Molecular Determinants of CRAC Channel Gating

Abstract

Store-operated Ca2+ release-activated Ca2+ (CRAC) channels regulate numerous cellular functions including transcription, motility, and proliferation in many cell types. The discoveries of Orai1, the CRAC channel pore subunit, and STIM1, the ER Ca2+ sensor, have produced rapid progress in our understanding of the molecular features of the CRAC channel pore and the cellular events involved in channel activation. It is now known that following depletion of intracellular Ca2+ stores, STIM1 activates CRAC channels by interacting with the cytoplasmic N- and C-terminal domains of Orai1. Orai1 and Orai3 CRAC channels can additionally be activated in a store-independent fashion by the compound 2-APB. However, the molecular and structural mechanisms of STIM1- and 2-APB-mediated gating remain poorly understood. Using a combination of site-directed mutagenesis and cysteine accessibility analysis, we are probing the structural alterations in the pore that occur during STIM1- or 2-APB-mediated activation of Orai1 and Orai3 channels. Our data indicate that the pore of the CRAC channel changes significantly as it transitions from the closed to the open state.

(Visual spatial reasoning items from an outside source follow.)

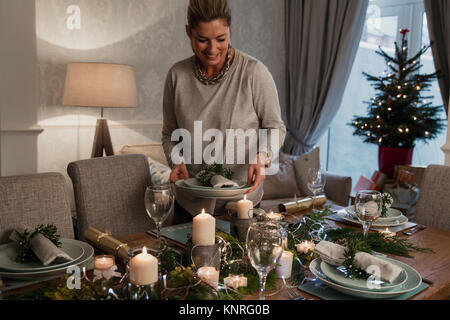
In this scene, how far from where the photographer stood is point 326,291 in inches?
41.3

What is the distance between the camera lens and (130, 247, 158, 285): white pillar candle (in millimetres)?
836

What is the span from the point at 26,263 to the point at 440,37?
135 inches

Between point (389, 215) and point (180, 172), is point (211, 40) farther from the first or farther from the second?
point (389, 215)

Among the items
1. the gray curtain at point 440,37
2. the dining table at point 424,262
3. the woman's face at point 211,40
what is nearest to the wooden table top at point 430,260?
the dining table at point 424,262

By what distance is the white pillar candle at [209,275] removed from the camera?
0.96 meters

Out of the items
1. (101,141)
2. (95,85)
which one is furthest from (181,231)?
(101,141)

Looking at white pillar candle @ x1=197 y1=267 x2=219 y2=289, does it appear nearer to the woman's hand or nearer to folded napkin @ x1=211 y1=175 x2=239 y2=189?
folded napkin @ x1=211 y1=175 x2=239 y2=189

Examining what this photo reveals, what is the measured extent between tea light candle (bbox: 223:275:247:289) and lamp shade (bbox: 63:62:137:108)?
199 centimetres

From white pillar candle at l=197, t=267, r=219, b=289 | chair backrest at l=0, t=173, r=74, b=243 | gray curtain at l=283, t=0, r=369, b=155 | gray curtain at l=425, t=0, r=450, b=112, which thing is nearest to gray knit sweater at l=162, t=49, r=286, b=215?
chair backrest at l=0, t=173, r=74, b=243

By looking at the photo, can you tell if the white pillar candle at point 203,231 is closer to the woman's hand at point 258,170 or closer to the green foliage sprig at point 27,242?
the green foliage sprig at point 27,242

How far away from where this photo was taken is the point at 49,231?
120cm

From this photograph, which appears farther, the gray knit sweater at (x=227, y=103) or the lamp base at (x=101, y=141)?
the lamp base at (x=101, y=141)

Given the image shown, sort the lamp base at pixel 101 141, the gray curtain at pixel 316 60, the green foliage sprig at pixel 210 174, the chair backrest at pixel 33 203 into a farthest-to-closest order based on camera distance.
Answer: the gray curtain at pixel 316 60
the lamp base at pixel 101 141
the green foliage sprig at pixel 210 174
the chair backrest at pixel 33 203

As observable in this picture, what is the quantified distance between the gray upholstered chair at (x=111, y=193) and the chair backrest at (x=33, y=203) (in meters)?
0.12
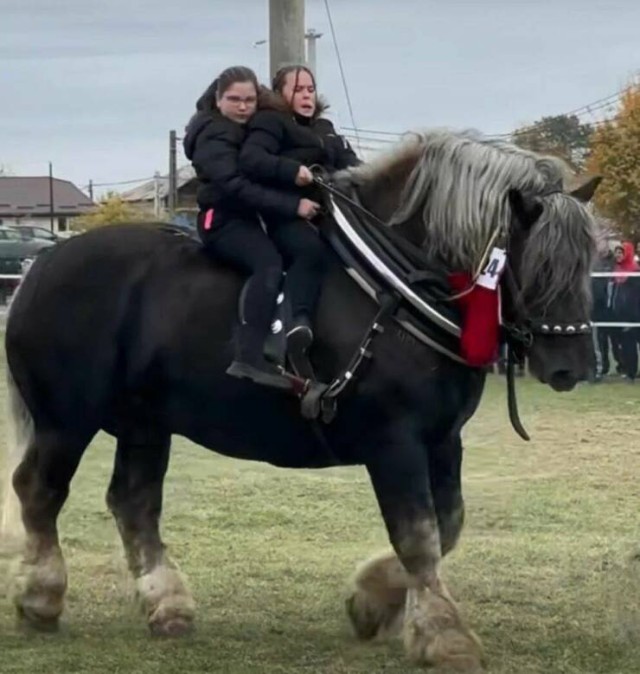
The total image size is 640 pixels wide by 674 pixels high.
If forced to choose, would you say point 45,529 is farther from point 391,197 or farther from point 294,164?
point 391,197

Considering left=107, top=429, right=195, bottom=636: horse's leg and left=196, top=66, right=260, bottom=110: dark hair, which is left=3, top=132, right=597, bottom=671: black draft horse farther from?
left=196, top=66, right=260, bottom=110: dark hair

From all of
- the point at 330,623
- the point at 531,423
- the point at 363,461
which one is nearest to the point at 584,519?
the point at 330,623

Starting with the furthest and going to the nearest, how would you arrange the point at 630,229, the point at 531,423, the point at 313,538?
1. the point at 630,229
2. the point at 531,423
3. the point at 313,538

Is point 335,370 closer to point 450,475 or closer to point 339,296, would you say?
point 339,296

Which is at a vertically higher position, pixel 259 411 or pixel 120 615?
pixel 259 411

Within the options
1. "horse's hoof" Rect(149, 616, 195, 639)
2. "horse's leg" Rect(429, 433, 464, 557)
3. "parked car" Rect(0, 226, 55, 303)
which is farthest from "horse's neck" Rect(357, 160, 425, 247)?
"parked car" Rect(0, 226, 55, 303)

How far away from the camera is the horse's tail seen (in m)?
6.60

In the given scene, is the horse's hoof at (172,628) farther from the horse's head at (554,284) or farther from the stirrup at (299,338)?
the horse's head at (554,284)

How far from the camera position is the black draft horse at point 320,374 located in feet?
17.8

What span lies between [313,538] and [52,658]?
2.78m

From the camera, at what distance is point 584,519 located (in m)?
8.74

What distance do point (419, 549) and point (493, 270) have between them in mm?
1062

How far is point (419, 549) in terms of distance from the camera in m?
5.46

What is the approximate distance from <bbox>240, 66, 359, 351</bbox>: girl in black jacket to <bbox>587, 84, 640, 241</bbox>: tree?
1354 inches
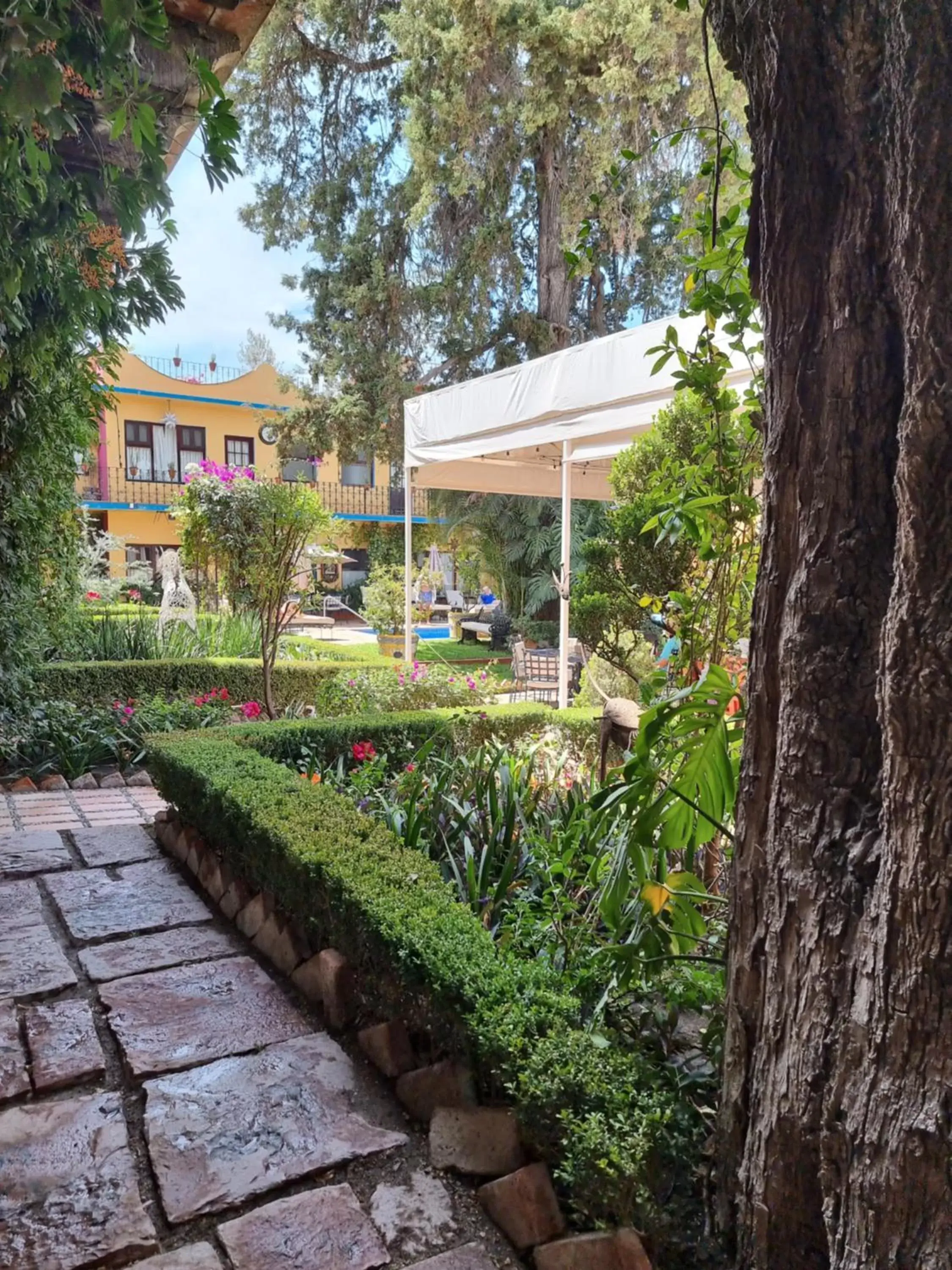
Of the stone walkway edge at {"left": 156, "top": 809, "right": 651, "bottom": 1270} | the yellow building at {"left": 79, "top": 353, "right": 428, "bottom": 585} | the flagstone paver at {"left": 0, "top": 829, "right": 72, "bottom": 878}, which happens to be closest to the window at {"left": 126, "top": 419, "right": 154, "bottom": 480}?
the yellow building at {"left": 79, "top": 353, "right": 428, "bottom": 585}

Specifically, STIM1 binding causes large modification of the pore architecture, giving rise to features classically associated with CRAC channels such as its narrow pore and high Ca2+ selectivity. Thus, in addition to serving as the ER Ca2+ sensor and activator of the CRAC channel, STIM1 appears to function as a channel subunit, modifying the structural features of the pore to confer its unique permeation profile in the active state.